A new special report published by A.M. Best, titled, Stormy Currents Emerging for MENA Reinsurers, states that while domestic markets remain important to MENA reinsurers, in a global reinsurance world, they are also looking further afield for diversification in order to stabilise earnings against the uncertainties and volatility of their local markets.
Mahesh Mistry, senior director of analytics, said: “The profile of the region’s reinsurers has not changed materially over the past few years, and they concentrate on prudent underwriting and risk selection in order to maintain profitability.
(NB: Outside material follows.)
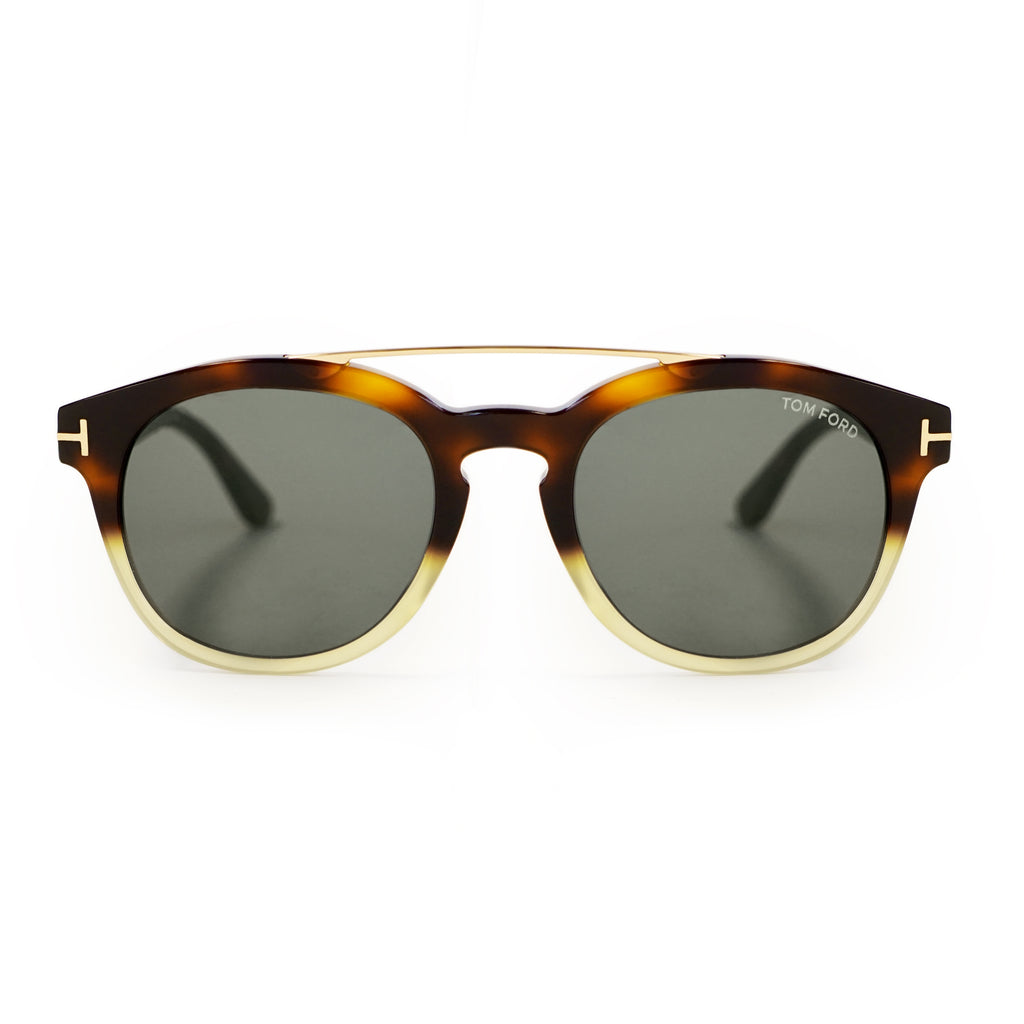 Tom Ford Newman Round Sunglasses FT0515 55E 53 | Brown Green Havana Acetate | Green Lenses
However, given the pressure on rates experienced in core product lines, coupled with the higher frequency of property losses, MENA reinsurers have gradually reduced their exposure to MENA markets, and supplemented revenues by focussing more on Asian and African markets, where pricing is more attractive.”
The report states that while reinsurance markets in the MENA region are competitive, for international reinsurers, they are also considered to be a source of expansion. This is owing to a range of factors, including continued market liberalisation, and the majority of markets being open with few restrictions on reinsurance operations.
Yvette Essen, director of research and report author, said: “Many of the region’s markets are perceived to be attractive as they have benign exposure to natural catastrophe events in comparison with other more mature insurance markets. Reinsurers are drawn to the prospect of establishing geographically diverse underwriting portfolios without encountering the significant earnings volatility driven by natural catastrophe exposure. Regional and international reinsurers are seeking less catastrophe-prone business to complement their existing portfolios.”
The report notes all A.M. Best-rated reinsurers domiciled in the MENA region are generally well-capitalised. It states that while balance sheet strength is strong for rated MENA reinsurers, underwriting profitability remains the main concern, with many companies delivering marginal to weak performance.
Therefore, reinsurers in the region are dependent on investment income to generate earnings. While investment yields are low, pressure to improve underwriting margins is growing, and any failure to improve technical performance is likely to put greater pressure on ratings as this weakness gradually erodes balance sheet strength and the profile of the companies.